# SUPPLIED ENTRIES:
>>>

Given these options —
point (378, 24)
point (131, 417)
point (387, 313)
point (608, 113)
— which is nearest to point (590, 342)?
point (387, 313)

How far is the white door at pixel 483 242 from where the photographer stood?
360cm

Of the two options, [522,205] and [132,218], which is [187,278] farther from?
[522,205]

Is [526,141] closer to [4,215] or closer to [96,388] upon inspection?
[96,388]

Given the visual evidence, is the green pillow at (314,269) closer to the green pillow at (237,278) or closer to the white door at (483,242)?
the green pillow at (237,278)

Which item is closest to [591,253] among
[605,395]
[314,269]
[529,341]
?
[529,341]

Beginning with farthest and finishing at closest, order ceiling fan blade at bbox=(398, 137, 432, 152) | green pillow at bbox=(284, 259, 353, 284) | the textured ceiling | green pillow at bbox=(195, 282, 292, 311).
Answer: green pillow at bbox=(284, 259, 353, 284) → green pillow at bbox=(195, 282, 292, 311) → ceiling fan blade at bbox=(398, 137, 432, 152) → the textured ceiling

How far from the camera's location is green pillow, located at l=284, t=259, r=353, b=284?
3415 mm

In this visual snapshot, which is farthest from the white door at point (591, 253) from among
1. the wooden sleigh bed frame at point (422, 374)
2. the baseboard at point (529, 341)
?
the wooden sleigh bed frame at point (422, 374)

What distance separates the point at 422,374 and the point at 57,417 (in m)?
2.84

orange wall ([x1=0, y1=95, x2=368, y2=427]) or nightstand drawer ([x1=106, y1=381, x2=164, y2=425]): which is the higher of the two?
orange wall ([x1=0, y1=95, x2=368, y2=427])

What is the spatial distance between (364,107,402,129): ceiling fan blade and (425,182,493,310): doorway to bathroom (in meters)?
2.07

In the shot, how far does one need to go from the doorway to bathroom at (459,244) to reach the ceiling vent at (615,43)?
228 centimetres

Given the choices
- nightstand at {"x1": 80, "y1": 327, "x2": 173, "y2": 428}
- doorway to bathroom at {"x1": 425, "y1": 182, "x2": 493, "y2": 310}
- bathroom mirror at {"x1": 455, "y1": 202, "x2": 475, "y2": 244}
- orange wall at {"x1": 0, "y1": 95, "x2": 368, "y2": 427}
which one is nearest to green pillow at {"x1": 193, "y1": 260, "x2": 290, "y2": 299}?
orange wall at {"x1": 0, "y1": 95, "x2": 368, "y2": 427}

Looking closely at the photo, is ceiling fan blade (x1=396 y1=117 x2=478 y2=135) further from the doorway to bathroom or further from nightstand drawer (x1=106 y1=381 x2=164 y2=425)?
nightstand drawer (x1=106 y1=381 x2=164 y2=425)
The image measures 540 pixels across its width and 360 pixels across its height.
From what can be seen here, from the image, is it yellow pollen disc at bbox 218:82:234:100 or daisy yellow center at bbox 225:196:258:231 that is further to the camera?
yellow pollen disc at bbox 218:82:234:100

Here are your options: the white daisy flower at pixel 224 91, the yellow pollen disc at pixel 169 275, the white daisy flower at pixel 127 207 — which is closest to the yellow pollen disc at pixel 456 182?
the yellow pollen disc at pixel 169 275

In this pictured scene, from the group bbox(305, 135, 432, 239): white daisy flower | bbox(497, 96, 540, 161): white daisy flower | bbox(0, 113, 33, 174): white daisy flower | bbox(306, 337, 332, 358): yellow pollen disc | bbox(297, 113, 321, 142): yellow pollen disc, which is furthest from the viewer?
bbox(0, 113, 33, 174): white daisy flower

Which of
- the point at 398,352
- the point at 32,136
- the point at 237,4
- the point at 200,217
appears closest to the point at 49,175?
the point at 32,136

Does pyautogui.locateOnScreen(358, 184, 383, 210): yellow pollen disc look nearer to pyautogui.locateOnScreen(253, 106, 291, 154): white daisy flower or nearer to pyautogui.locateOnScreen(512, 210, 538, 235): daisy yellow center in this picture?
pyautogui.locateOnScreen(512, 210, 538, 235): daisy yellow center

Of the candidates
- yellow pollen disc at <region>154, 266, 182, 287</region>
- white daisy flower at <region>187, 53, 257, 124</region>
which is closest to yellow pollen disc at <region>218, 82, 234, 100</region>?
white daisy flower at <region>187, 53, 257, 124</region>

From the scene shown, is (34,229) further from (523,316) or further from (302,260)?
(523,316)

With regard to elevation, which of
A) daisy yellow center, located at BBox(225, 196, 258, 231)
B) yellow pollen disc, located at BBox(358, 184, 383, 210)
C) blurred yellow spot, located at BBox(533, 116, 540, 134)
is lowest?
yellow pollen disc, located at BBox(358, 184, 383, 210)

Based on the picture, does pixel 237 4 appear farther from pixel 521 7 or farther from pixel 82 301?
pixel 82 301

<<<

# WRITTEN PROBLEM:
Copy only this span: the line that contains "Here are your", the last line, and every line between them.

# OUTPUT BELOW:
Here are your options: the white daisy flower at pixel 224 91, the yellow pollen disc at pixel 169 275, the white daisy flower at pixel 127 207 — which is closest to the yellow pollen disc at pixel 456 182?
the yellow pollen disc at pixel 169 275

In this pictured scene, from the group bbox(305, 135, 432, 239): white daisy flower | bbox(497, 96, 540, 161): white daisy flower | bbox(0, 113, 33, 174): white daisy flower | bbox(306, 337, 332, 358): yellow pollen disc | bbox(297, 113, 321, 142): yellow pollen disc, which is furthest from the viewer?
bbox(0, 113, 33, 174): white daisy flower

Which of
- the point at 398,352
- the point at 32,136
- the point at 237,4
- the point at 200,217
appears closest to the point at 49,175?
the point at 32,136

Does pyautogui.locateOnScreen(358, 184, 383, 210): yellow pollen disc look nearer to pyautogui.locateOnScreen(253, 106, 291, 154): white daisy flower or nearer to pyautogui.locateOnScreen(512, 210, 538, 235): daisy yellow center in this picture?
pyautogui.locateOnScreen(512, 210, 538, 235): daisy yellow center

Of the candidates
- yellow pollen disc at <region>154, 266, 182, 287</region>
- white daisy flower at <region>187, 53, 257, 124</region>
which is closest to yellow pollen disc at <region>218, 82, 234, 100</region>?
white daisy flower at <region>187, 53, 257, 124</region>

From the scene shown, is (34,229) further from (523,316) or further from (302,260)?
(523,316)

With regard to elevation, which of
A) daisy yellow center, located at BBox(225, 196, 258, 231)
B) yellow pollen disc, located at BBox(358, 184, 383, 210)
C) blurred yellow spot, located at BBox(533, 116, 540, 134)
is lowest?
yellow pollen disc, located at BBox(358, 184, 383, 210)

Based on the picture, does pixel 237 4 appear farther from pixel 521 7 or farther from pixel 82 301?
pixel 82 301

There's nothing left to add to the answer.